January 22, 2004 (Ira Pilgrim)


Anything that is too stupid to be spoken is sung.


I love opera. Why do I love opera? I love opera for the same reason that some folks like bluegrass, some love jazz and some just love noise. My mother liked opera and I was heavily exposed to opera recordings in my childhood (12 inch bakalite disks that traveled at 78 rpm and were scratched by a needle). Mostly, I listened to recordings of the great operatic tenor Enrico Caruso. I would sing along with Caruso, even though I didn't understand the words, and would sing until I got hoarse. I had a book that gave the plots of various operas, but that was about it. The first real opera that I saw was in Paris after WW II was over. I have been to fewer than a dozen operas in my life. However, I have listened to a lot of recorded operas and have CDs of my favorites. I have also watched videos.

I have come to the conclusion that the plots of most operas are ridiculous and bear only a remote resemblance to real life. Even if the original book was realistic, by the time the librettist is through with it, it no longer resembles anything real. This does not prevent it from having exquisite music and expressing emotions remarkably well.

One of my favorite operas is Giuseppe Verdi's Rigoletto. Why do I love it? Not only is the music exquisite, but it is one of the few operas that has melody from beginning to end. Most operas have long periods consisting of words that would be better spoken, set to the most boring music imaginable. Not Rigoletto; it is melody from beginning to end.

The plot is adapted from Victor Hugo's novel Le Roi s'amuse (The King Amuses Himself). The opera is unusual in that every one of the males in it is a mean bastard. The duke's main interest is in bedding women, especially virgins. He is the proverbial male chauvinist who will mount any female who will let him.

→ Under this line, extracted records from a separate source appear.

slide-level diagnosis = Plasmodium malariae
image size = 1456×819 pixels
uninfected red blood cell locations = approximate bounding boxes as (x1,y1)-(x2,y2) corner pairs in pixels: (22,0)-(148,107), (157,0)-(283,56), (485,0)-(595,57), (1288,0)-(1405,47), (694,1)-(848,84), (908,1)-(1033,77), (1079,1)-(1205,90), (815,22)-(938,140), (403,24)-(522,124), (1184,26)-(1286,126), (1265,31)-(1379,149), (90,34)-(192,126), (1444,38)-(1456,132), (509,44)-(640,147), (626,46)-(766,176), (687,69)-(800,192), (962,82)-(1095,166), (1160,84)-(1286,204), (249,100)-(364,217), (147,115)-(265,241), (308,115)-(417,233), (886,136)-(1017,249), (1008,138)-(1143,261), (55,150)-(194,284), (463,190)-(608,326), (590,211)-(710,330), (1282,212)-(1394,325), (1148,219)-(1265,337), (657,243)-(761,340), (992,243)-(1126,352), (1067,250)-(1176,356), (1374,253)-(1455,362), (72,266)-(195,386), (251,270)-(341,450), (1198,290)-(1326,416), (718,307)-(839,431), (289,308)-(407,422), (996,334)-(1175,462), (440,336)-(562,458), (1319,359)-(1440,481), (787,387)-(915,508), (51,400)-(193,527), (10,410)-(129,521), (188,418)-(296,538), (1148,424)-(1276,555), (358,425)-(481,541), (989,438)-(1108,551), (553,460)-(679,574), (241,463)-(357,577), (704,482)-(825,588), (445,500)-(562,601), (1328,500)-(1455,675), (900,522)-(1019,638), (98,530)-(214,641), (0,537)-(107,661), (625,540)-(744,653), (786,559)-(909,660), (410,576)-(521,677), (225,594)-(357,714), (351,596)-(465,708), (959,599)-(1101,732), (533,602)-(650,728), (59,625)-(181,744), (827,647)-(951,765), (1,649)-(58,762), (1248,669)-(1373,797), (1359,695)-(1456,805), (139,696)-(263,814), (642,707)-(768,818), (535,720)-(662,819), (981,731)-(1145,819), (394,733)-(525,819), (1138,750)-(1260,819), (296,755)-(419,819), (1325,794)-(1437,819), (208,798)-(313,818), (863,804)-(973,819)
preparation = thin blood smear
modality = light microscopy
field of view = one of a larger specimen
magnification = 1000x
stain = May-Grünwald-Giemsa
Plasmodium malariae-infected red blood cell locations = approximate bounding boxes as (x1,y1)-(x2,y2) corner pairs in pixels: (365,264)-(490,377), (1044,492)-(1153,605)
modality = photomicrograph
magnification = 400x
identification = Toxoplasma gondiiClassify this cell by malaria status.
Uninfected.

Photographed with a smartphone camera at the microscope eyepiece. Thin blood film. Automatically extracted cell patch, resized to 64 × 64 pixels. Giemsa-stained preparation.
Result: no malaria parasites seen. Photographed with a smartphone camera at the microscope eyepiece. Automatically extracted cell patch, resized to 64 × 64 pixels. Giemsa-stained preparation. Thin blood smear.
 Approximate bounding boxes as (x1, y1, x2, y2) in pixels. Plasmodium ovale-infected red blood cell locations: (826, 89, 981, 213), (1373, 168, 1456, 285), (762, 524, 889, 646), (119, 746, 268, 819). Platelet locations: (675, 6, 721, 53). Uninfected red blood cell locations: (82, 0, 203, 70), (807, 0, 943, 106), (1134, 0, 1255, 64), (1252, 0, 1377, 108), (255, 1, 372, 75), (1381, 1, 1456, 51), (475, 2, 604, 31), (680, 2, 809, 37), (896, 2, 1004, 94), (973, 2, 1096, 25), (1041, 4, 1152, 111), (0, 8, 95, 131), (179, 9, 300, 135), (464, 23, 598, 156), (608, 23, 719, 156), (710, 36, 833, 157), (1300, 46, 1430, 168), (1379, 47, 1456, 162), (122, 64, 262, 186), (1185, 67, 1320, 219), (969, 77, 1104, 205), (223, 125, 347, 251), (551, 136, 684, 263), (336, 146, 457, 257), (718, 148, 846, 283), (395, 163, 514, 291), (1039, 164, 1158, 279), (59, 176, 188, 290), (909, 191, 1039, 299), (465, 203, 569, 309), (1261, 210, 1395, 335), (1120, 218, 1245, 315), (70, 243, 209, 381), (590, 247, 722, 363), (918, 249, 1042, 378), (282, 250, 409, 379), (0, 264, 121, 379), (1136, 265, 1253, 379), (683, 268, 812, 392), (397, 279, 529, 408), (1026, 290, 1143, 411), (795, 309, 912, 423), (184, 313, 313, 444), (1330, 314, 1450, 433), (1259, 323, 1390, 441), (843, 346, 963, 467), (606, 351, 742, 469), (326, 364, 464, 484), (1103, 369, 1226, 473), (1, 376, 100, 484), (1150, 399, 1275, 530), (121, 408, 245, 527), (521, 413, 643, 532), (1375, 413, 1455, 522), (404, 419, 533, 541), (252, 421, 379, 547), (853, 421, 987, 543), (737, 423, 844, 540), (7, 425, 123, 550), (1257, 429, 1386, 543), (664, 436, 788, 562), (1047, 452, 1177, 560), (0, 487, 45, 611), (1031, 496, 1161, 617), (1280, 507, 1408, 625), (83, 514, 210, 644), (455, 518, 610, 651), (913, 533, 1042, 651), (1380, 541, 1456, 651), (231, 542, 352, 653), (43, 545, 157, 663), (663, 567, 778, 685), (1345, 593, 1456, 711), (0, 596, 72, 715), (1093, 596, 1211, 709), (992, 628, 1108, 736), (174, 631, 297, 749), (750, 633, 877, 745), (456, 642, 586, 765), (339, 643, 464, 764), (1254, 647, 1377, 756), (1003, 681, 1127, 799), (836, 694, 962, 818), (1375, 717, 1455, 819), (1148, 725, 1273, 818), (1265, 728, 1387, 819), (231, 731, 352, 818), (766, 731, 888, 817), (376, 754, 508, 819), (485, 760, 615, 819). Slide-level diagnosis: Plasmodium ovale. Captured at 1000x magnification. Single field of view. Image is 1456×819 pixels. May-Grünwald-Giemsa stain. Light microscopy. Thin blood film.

Rigoletto is the duke's jester. He is also a mean one, whose only virtues are that he loves his daughter and that he had loved her mother before she died. Since he loves his daughter, he keeps her cloistered in a house with her housekeeper, a woman who will do anything for a buck. She is supposed to make sure that his daughter Gilda (pronounced jeel da) goes nowhere, except to church. As a consequence, Gilda has never had a chance to develop her mind nor acquire any judgment. To use a modern term, she is mentally challenged. She is supposed to be a very pretty virgin, but that takes a good imagination when you are looking at a 200 pound soprano. I have never heard of a real virgin operatic soprano, mezzo-soprano, or contralto.

At the beginning of the opera, Count Monterone is raving mad at the duke for seducing his daughter. The duke slaps him in jail and Monterone lays a "father's curse" on Rigoletto, who had ridiculed him. Rigoletto believes in curses and this one troubles him because, although nobody but the audience is supposed to know it, he is also a father. He broods about it and "la maledizione"(the curse) keeps rearing its ugly head throughout the opera.

Anyhow, the duke knows that virgins go to church, so he goes there too and makes the acquaintance of Rigoletto's daughter Gilda. He tells her that he is a poor student, which sets Gilda's imagination all a twitter. The duke figures that it is just a matter of time before........ Meanwhile the duke's courtiers find out that Rigoletto regularly visits a woman, who they assume is his mistress. They decide to kidnap her and present her to the duke as a present; which they do. When Rigoletto gets to court, first he begs and then he raises hell with the courtiers (a great scene) and informs them that it was his daughter they had kidnapped. Then Gilda, now no longer a virgin, comes out of the duke's bedroom and father and daughter sing a touching duet.

Rigoletto decides to have his revenge on the duke, so he and Gilda go to the house of Sparafucile (pronounced Spa ra fooch eel eh, which means shoot-gun), an assassin who has offered to kill anyone for a price. Rigoletto and Gilda are listening outside of the house through a window, while the duke is trying to make time with Sparafucile's sister Maddalena (pronounced ma da layn a). This, naturally, means a quartet, with the duke singing the major part. Rigoletto contracts with the assassin to kill the duke, but the assassin's sister likes the duke and convinces her brother to kill the first person who comes through the door and present the body to Rigoletto. Gilda has heard all of this and she goes through the door, is stabbed and put into a sack which is presented to Rigoletto. As he is about to dump it into the river, he hears the duke singing. He opens the sack and finds his daughter who, miracle of miracles, is still alike. They sing a duet and then she dies. With the sung words "la maledizione" the opera ends. Only the naive Gilda has died, which is just too bad.

I could write a similar account of most of Giuseppe Verdi's operas. Despite the ridiculous plots, the music and singing can be exquisite.

If you can find a piano and an accompanist, I'll be glad to sing some of the songs for you.